┌────────

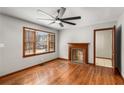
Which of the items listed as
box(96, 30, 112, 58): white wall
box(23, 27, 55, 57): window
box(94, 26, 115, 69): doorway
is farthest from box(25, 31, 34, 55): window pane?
box(96, 30, 112, 58): white wall

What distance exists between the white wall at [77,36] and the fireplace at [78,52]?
0.93 feet

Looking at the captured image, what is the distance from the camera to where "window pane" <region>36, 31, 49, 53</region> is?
17.9 feet

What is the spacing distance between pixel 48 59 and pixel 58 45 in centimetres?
155

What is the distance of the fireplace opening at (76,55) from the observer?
20.9 ft

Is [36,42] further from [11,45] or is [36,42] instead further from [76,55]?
[76,55]

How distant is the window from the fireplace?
1262 millimetres

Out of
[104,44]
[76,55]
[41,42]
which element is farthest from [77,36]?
[41,42]

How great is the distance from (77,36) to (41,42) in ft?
7.55

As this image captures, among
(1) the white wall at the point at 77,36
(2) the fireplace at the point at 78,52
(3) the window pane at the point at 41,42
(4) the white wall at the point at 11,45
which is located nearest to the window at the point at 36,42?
(3) the window pane at the point at 41,42

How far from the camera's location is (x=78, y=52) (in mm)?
6484

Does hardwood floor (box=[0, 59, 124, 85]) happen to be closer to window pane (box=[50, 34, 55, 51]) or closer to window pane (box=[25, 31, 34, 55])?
window pane (box=[25, 31, 34, 55])

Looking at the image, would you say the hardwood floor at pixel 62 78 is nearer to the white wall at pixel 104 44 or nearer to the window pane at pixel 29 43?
the window pane at pixel 29 43
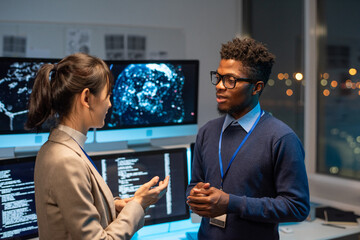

└────────

* _Problem requirements_
Write out all the lines above again word for word, leaving out the pictures.

* _Solution to the exercise_
Which of the items listed as
box(96, 30, 112, 58): white wall
box(23, 27, 55, 57): window
box(94, 26, 115, 69): doorway
is farthest from box(25, 31, 34, 55): window pane?
box(96, 30, 112, 58): white wall

What distance exists between the white wall at [77,36] and the fireplace at [78,52]?
0.93 feet

Looking at the captured image, what is the distance from the camera to where "window pane" <region>36, 31, 49, 53</region> is?
17.9 feet

What is the spacing distance between pixel 48 59 and pixel 58 45 in centimetres?
155

What is the distance of the fireplace opening at (76,55) from the observer?
20.9 ft

Is [36,42] further from [11,45] or is [36,42] instead further from [76,55]?
[76,55]

How distant is the window from the fireplace?
1262 millimetres

Out of
[104,44]
[76,55]
[41,42]
which element is farthest from [77,36]?
[41,42]

How great is the distance from (77,36) to (41,42) in ft?
7.55

As this image captures, among
(1) the white wall at the point at 77,36
(2) the fireplace at the point at 78,52
(3) the window pane at the point at 41,42
(4) the white wall at the point at 11,45
which is located nearest to the window at the point at 36,42?
(3) the window pane at the point at 41,42

How far from the camera's location is (x=78, y=52) (in mm)?
6484

Does hardwood floor (box=[0, 59, 124, 85]) happen to be closer to window pane (box=[50, 34, 55, 51]) or closer to window pane (box=[25, 31, 34, 55])?
window pane (box=[25, 31, 34, 55])

Looking at the image, would you say the hardwood floor at pixel 62 78 is nearer to the white wall at pixel 104 44 or nearer to the window pane at pixel 29 43?
the window pane at pixel 29 43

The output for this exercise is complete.